Loop space homology of a small category

TL;DR

This paper generalizes Benson's algebraic description of the mod p homology of loop spaces of p-completed classifying spaces to a broader setting involving small categories and their plus constructions.

Contribution

It extends Benson's results to small categories, providing a new algebraic framework for understanding the homology of loop spaces of plus constructions.

Findings

Homology of loop spaces can be described via chain complexes of projective modules.

The algebraic description applies to small categories beyond finite groups.
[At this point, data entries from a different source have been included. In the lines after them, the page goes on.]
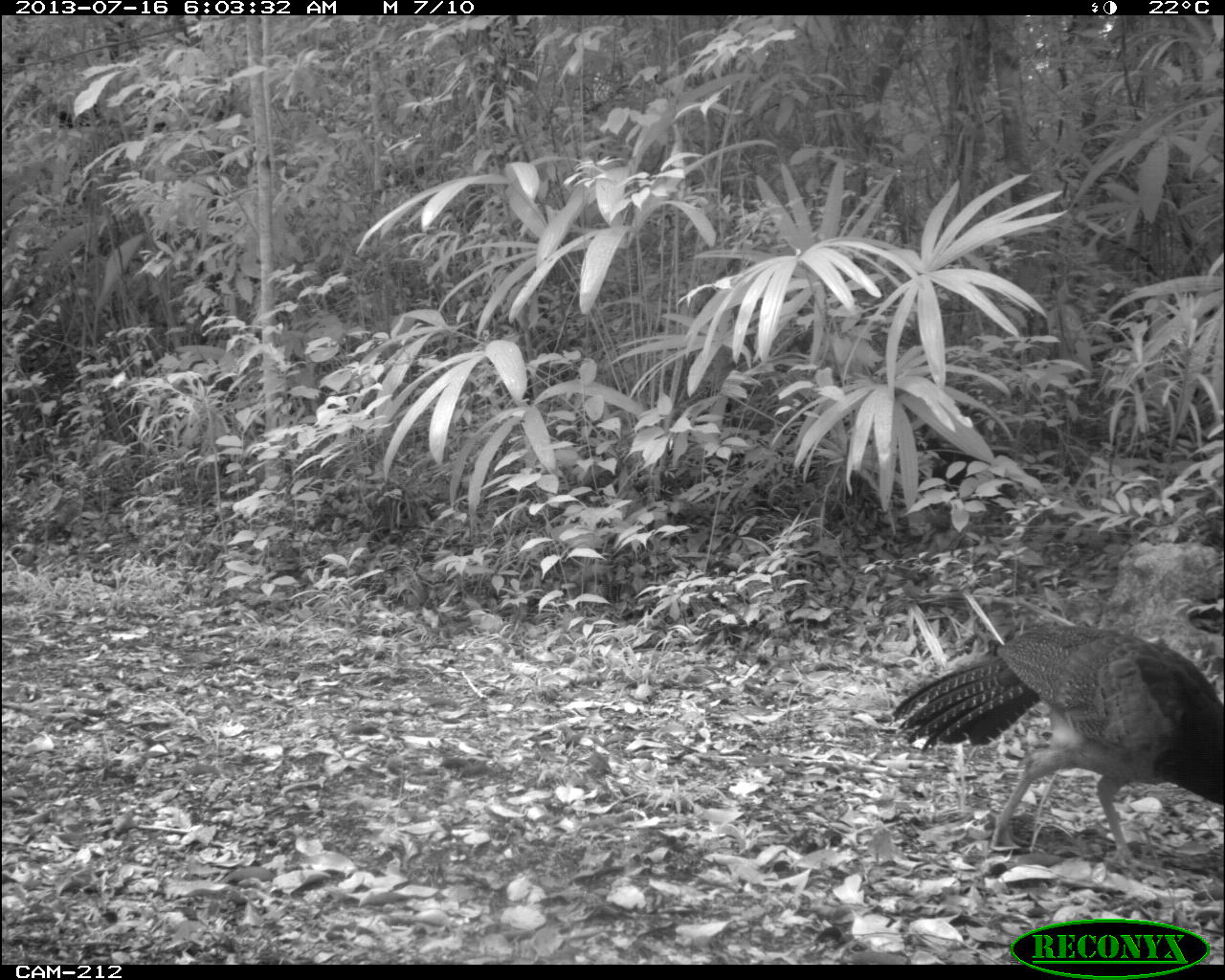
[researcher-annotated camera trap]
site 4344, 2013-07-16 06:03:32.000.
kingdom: Animalia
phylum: Chordata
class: Aves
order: Galliformes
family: Cracidae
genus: Crax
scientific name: Crax rubra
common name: great curassow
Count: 1.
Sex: female.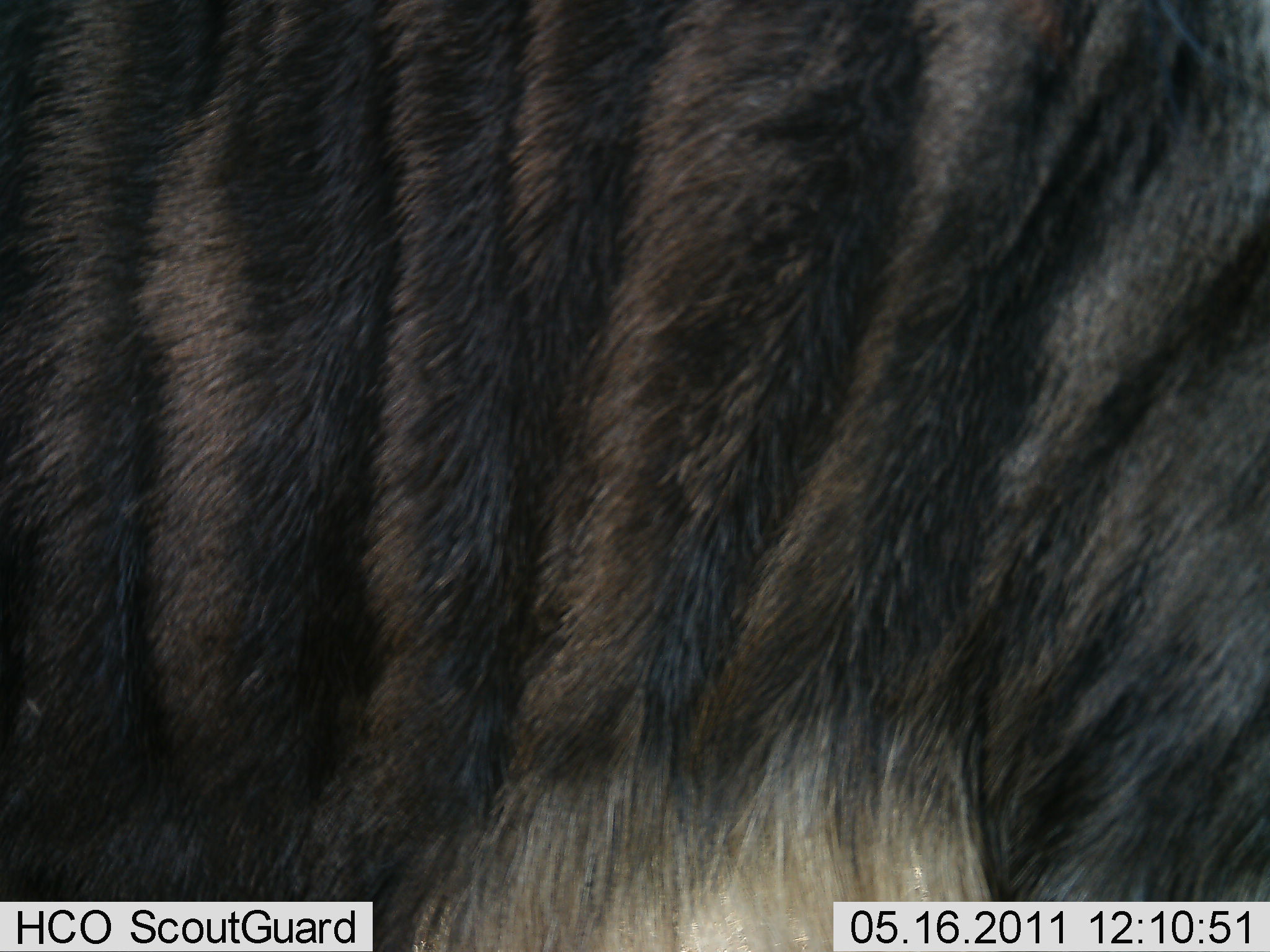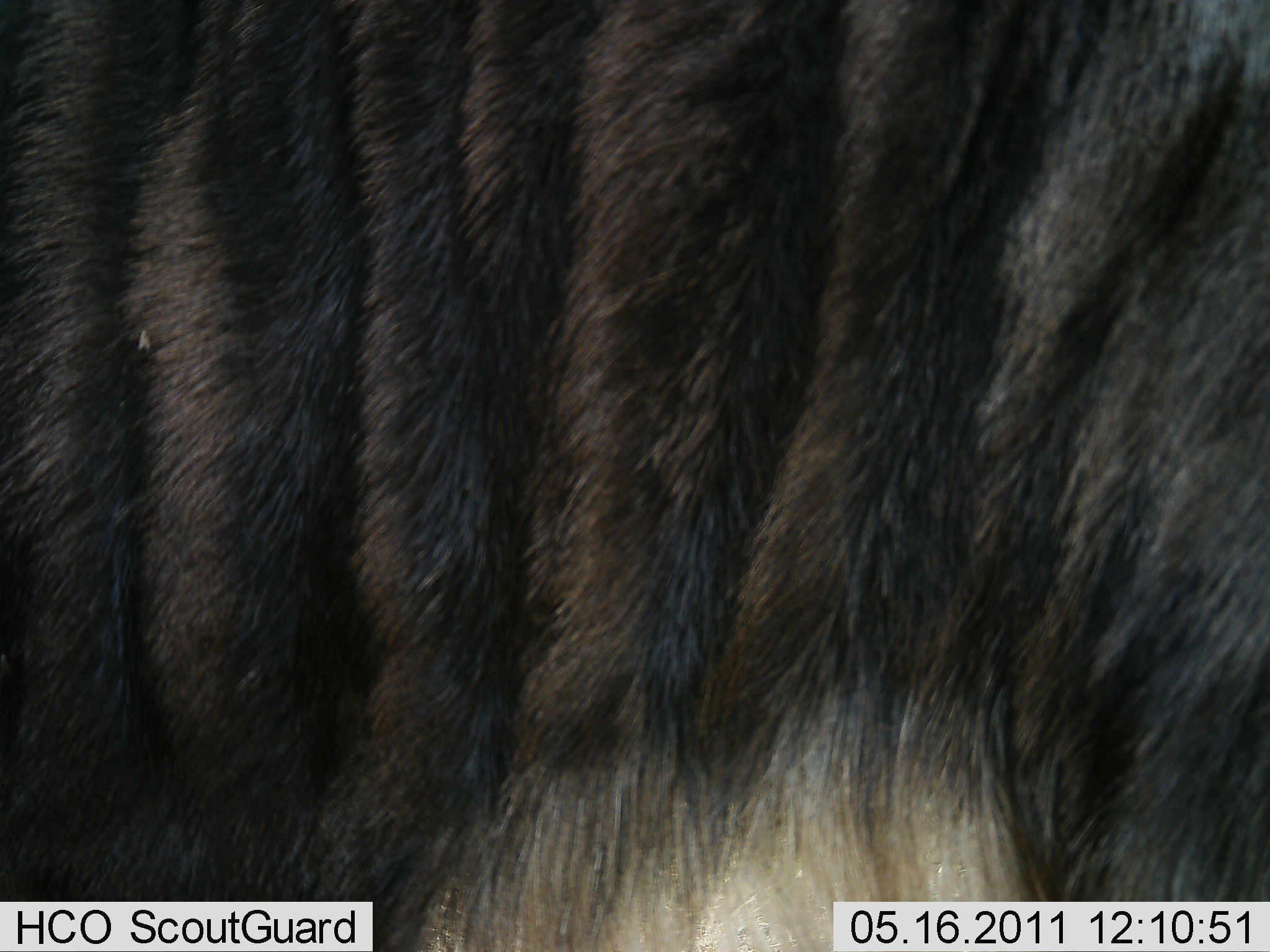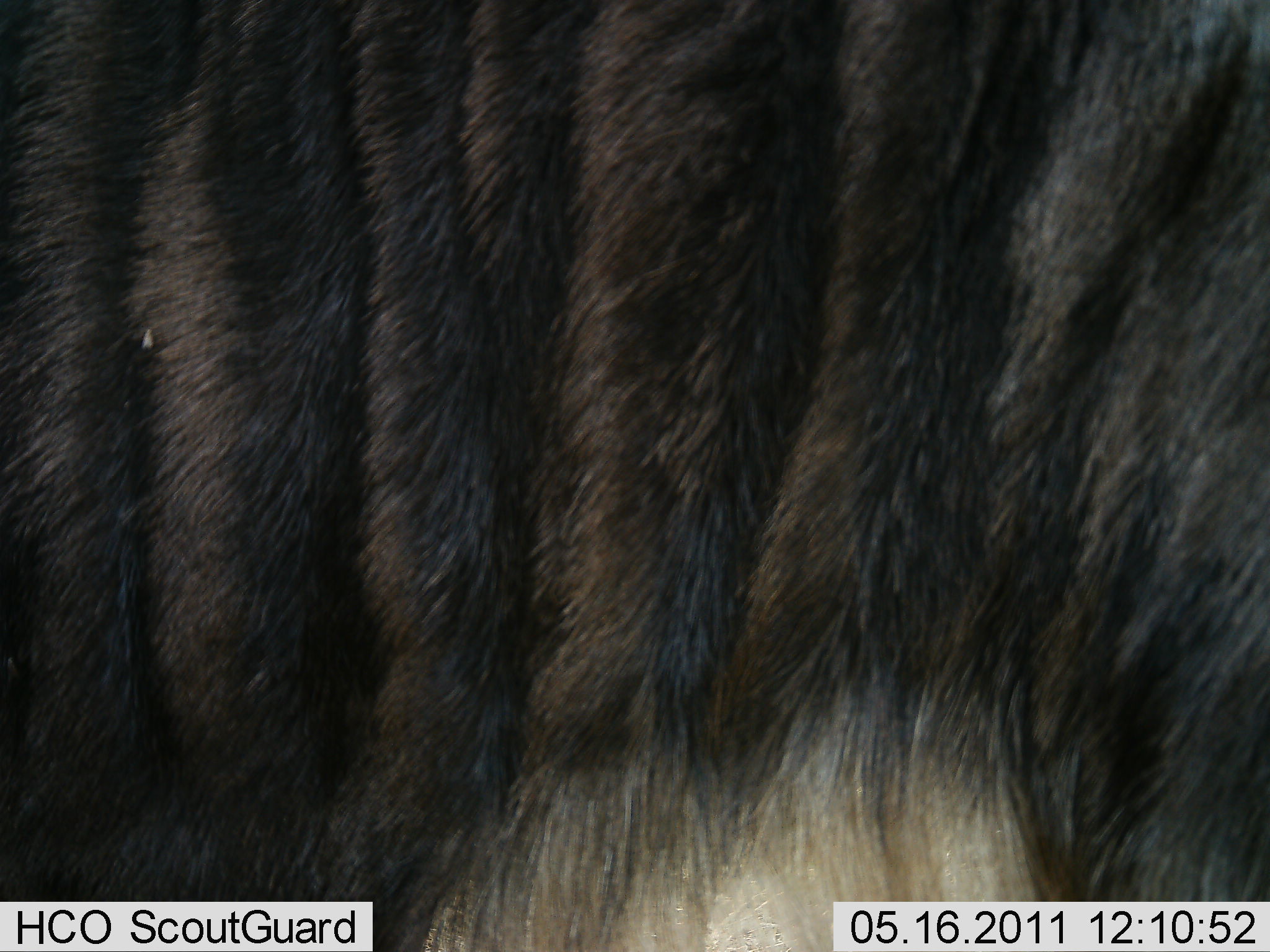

Benson's theorem is a special case within this broader framework.

Abstract

In a 2009 paper, Dave Benson gave a description in purely algebraic terms of the mod $p$ homology of $\Omega(BG^\wedge_p)$, when $G$ is a finite group, $BG^\wedge_p$ is the $p$-completion of its classifying space, and $\Omega(BG^\wedge_p)$ is the loop space of $BG^\wedge_p$. The main purpose of this work is to shed new light on Benson's result by extending it to a more general setting. As a special case, we show that if $\mathcal{C}$ is a small category, $|\mathcal{C}|$ is the geometric realization of its nerve, $R$ is a commutative ring, and $|\mathcal{C}|^+_R$ is a "plus construction" for $|\mathcal{C}|$ in the sense of Quillen (taken with respect to $R$-homology), then $H_*(\Omega(|\mathcal{C}|^+_R);R)$ can be described as the homology of a chain complex of projective $R\mathcal{C}$-modules satisfying a certain list of algebraic conditions that determine it uniquely up to chain homotopy. Benson's theorem is now the case where $\mathcal{C}$ is the category of a finite group $G$, $R=\mathbb{F}_p$ for some prime $p$, and $|\mathcal{C}|^+_R=BG^\wedge_p$.